量子訓練: 從模型壓縮的觀點重新思考混合式量子古典機器學習

Abstract

本論文探討量子計算在參數高效學習中的應用，將量子電路重新定位為參數生成器，而非直接用於推論的模型。我們提出Quantum-Train (QT)架構，利用量子神經網路將需訓練的參數數量從 O(M) 降至 polylog(M)，同時保持推論完全於古典電腦上執行；並進一步提出Quantum Parameter Adaptation (QPA)，將此原理擴展至大型預訓練模型的微調，有效降低微調過程中的參數成本。理論分析涵蓋近似誤差與泛化能力，實驗則驗證了這些方法在影像分類、語言模型微調、洪水預測、強化學習以及颱風路徑預測等任務上的效能。結果顯示，QT與QPA能在大幅壓縮參數的同時維持接近的性能，提供一條以效率與可部署性為核心的量子實用性途徑。透過將量子生成的參數整合進古典機器學習流程，本研究展現了量子與經典協同運作於可擴展且資源高效人工智慧中的潛力。

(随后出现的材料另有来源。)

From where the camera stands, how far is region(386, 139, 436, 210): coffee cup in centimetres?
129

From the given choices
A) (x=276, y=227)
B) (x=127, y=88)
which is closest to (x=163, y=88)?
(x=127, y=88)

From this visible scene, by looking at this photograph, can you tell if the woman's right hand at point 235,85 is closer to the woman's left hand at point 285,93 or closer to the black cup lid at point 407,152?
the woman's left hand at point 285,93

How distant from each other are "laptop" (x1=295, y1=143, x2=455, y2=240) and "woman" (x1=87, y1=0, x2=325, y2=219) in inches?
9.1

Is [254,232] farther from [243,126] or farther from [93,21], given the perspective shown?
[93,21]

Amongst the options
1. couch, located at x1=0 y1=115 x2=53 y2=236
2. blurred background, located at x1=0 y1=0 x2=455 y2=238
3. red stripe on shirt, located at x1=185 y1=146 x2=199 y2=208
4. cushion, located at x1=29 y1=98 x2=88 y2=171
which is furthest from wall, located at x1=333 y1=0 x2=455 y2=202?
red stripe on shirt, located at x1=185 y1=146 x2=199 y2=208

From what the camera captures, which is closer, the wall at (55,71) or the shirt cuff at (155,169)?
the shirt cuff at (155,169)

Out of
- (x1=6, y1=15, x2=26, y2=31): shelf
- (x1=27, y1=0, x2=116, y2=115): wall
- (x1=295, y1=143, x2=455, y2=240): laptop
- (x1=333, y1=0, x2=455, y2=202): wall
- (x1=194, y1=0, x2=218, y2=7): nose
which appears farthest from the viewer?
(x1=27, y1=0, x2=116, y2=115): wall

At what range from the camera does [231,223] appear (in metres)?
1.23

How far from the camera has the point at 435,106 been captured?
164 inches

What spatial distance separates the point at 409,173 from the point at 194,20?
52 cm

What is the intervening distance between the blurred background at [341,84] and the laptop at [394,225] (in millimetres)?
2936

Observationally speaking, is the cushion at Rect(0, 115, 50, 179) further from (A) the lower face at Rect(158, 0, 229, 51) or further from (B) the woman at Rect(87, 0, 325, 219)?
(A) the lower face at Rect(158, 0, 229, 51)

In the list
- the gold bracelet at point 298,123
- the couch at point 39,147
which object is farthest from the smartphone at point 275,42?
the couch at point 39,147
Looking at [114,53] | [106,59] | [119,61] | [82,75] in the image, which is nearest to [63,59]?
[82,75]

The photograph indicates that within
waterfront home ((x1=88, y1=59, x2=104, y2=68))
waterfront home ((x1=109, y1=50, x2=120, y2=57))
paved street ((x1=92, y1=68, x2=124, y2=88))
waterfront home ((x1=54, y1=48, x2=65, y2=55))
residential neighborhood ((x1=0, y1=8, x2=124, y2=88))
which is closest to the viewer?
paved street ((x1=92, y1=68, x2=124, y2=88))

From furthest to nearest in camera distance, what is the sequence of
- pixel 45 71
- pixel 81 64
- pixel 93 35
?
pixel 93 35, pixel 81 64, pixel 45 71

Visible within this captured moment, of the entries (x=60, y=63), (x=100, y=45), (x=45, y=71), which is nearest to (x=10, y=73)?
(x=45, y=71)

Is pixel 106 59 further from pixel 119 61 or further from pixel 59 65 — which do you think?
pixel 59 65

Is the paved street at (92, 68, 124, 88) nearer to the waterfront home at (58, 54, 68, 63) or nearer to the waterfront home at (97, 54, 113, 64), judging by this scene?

This thesis explores quantum approaches to parameter-efficient learning, reframing quantum circuits as parameter generators for classical models rather than direct inference engines. We introduce Quantum-Train (QT), which employs quantum neural networks to reduce the number of trainable parameters from O(M) to polylog(M) while keeping inference fully classical, and Quantum Parameter Adaptation (QPA), which extends this principle to fine-tuning large pre-trained models with dramatic reductions in adaptation cost. Theoretical analyses examine approximation error and generalization, while empirical studies validate the frameworks across image classification, language model fine-tuning, flood forecasting, reinforcement learning, and typhoon trajectory prediction. Results show that QT and QPA achieve substantial compression with minimal performance loss, offering a realistic pathway toward quantum utility rooted in efficiency and deployability. By integrating quantum-generated parameters into classical machine learning pipelines, this work highlights the potential of quantum--classical synergy for scalable and resource-efficient AI.